I’m happy so what’s wrong with me?

Yes you did read the title correctly I’m happy and I’m panicking about it.

2017 has really been a tough, challenging, life changing and a massive learning experience for me I have to say. This year really didn’t pan out as I initially thought , planned or envisioned and to be fair it’s not completely over yet but wow do i feel different.

I started the year off with a new job, a brand new haircut which I’m struggling to still grow out , I hated my body and basically wasn’t confident. The last few points have been the same for the past few years but this brand new job thing was brand spanking new to me. My previous workplace was my first ever media job and I was there for over three years and changing was a huge YOLO moment for me and I pushed myself and I’m glad I did.

It feels like 2017 has been on fast forward and it has flown by and I had a little moment in the car today and listed everything that has happened this year and I realised something changed in me, scared the crap out of me but something changed. Here’s the lowdown and some snaps of the year, no judgement!

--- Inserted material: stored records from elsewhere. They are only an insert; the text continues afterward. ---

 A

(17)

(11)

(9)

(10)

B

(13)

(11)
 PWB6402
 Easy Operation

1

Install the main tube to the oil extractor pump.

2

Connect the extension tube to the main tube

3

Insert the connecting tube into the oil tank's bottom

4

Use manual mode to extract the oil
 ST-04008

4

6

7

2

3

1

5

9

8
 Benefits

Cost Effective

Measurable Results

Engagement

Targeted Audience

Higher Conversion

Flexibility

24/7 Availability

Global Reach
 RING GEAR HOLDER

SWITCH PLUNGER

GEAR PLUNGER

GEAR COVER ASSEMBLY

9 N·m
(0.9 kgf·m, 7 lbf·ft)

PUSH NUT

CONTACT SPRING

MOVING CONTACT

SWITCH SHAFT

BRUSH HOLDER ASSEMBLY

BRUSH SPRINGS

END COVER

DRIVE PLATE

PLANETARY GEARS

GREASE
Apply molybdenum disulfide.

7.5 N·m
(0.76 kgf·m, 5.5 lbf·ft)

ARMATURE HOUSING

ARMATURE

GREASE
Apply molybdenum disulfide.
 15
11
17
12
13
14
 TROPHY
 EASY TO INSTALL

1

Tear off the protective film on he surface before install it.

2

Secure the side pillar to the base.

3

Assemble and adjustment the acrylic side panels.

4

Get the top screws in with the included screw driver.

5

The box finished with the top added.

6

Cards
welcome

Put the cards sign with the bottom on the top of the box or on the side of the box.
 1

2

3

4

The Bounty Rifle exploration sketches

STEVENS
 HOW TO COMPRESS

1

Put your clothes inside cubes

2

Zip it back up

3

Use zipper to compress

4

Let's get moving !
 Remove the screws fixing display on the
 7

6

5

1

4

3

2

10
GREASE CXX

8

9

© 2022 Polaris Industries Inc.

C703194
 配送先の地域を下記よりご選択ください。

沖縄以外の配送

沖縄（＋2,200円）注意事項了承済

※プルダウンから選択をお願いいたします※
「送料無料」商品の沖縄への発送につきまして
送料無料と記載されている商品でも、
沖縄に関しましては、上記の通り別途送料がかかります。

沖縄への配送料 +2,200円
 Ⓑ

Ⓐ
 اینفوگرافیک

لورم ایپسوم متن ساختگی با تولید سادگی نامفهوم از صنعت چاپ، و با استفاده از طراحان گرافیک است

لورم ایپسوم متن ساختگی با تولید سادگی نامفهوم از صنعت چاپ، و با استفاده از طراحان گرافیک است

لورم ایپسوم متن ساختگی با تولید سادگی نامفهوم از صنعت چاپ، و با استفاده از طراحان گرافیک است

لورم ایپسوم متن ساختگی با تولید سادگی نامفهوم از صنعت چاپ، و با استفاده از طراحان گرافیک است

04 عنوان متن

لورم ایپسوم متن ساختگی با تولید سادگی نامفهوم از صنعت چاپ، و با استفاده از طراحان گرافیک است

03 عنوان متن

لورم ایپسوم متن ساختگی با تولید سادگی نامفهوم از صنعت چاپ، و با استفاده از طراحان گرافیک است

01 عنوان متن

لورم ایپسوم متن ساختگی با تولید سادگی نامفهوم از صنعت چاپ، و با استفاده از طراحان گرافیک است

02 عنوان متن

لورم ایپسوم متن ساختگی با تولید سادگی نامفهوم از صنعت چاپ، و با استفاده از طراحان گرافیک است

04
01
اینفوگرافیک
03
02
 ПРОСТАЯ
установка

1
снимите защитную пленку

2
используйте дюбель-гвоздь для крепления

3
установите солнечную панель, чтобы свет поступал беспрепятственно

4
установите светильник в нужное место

  1. Started at a new media agency in a Manager role working on a demanding client patch
  2. Cut my hair into a Lob then went shorter and shorter until I could no longer put it in a cute bun and I started to look too edgy for my personality, I’m too awkward to function at times, believe me.
  3. Work became a massive part of my life in not such a good way. I was getting up at 5am everyday getting into the office by 7am , not leaving my desk for lunch leaving work for the night around 8pm and by the time i got home showered i was in bed by 11:30 and doing the same thing over and over again …. My body took a toll
  4. Wisdom teeth…. enough said
  5. I started to hate working due to the fact that I didn’t allow myself to have a life and stress took over… I developed anxiety which followed closely with multiple panic attacks on a daily basis to the point that I couldn’t walk.. true story and I always thought people were exaggerating about Panic attacks, they’re not!
  6. Six months into the year I had my ah ha moment I needed to make a change! So i started looking for other jobs , let’s phrase this as a much needed sea change for my health, sanity and my career
  7. I finally caught my break – I received an email on LinkedIn about a Media position based not in the CBD( YES) and was looking to fill the position asap. I applied, interviewed, went through rounds of exams and follow up interviews and got it
  8. My Nonno ( Grandfather) needed to have open heart surgery which would see him in hospital for at least 3-4 weeks. He ended up staying almost 3 months and this took a massive toll on my family.
  9. I’ve been in my new job over 2 months and actually LOVE IT! It’s something completely new to me and I have a life! I’m able to go to the gym, wake up at a decent hour, get home earlier than i did previously, drive to work and it’s challenging me everyday which is great!
  10. I have an amazing support system of family and friends who never gave up on me and I”m eternally greatful
  11. With my new found happiness Ive learnt to accept the fact I wont look like Gigi Hadid, Kendall Jenner or any Instagram Fitness Blogger I’ll be a little chunky but hey I’m still here
  12. I have started to not care what people think – This has translated into not wearing makeup to the shops on the weekends, creating content for this little blog, going to the gym and trying those new machines which I have no clue how to use, asking questions when I don’t understand what people are talking about and not being afraid of being judged.

Snaps from this 2017 which truely highlight the above

A huge amount of help came from Mia freedman’s book Work, Strife, Balance. I’m not one usually for self help books but I heard Mia speak earlier in the year about her journey and it dawned on me that not everyone has a straight path that they follow, it’s bloody wonky! Her book has helped me understand that’s its okay to change your mind, if you’re not happy do something about it, you can’t have everything in life, be proud of your body and embrace the fact you’re a women and that you can do this!

For me after roughly six months of hating everything, everyone and myself I promised myself I don’t want to get back to that point. So today out of all days I looked down at my frumpy arms , my seriously untoned stomach and random acne spots and said SHUT UP AND BE HAPPY! I freaked out for a moment because this is a brand new feeling that in 24 years I have actually never really experienced. I’m not saying that I’ll be 100% rainbows, positive vibes 24/7 but the cloud above my head has lightened slightly and I need to start embracing it and trying it out rather than freaking out!

I know this such a random piece but it’s been an amazing way to show myself that for all the stress, drama and testing times this year the little positives need to shine and I need to work on that more.